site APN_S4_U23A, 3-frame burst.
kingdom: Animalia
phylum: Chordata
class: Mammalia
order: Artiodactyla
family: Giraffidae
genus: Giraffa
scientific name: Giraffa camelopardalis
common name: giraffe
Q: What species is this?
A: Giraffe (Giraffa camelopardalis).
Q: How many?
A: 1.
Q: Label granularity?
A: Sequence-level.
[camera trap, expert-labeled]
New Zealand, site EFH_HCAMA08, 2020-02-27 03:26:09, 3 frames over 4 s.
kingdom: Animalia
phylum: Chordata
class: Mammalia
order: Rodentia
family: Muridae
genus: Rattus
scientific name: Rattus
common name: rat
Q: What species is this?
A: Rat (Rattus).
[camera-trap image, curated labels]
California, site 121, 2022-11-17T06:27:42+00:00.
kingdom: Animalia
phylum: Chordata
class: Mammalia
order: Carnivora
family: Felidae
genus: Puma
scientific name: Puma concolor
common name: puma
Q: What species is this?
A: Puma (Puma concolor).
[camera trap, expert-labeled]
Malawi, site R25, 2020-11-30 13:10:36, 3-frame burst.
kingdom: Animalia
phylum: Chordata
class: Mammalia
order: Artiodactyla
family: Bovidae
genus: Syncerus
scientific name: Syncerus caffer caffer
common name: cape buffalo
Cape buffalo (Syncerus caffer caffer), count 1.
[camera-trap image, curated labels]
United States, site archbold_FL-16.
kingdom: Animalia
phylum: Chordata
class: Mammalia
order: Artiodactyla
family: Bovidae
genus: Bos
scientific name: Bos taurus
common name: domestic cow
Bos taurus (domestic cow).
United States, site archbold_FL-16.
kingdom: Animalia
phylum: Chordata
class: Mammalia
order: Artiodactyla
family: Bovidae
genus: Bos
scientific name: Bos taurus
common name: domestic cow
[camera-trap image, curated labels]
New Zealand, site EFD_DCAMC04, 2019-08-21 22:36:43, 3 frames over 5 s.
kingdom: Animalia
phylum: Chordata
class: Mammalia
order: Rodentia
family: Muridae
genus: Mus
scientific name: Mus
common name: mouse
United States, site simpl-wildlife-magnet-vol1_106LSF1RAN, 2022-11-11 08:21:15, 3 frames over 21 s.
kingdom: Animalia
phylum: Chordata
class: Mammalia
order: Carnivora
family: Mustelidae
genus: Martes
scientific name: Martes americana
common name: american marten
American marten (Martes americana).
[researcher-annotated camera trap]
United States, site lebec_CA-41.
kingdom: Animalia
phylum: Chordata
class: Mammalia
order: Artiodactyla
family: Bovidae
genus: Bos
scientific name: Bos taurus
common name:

> _Your assignment_
Total the lines of the data that include the word "frames", and give that total as the sole response.

> _Problem solution_
3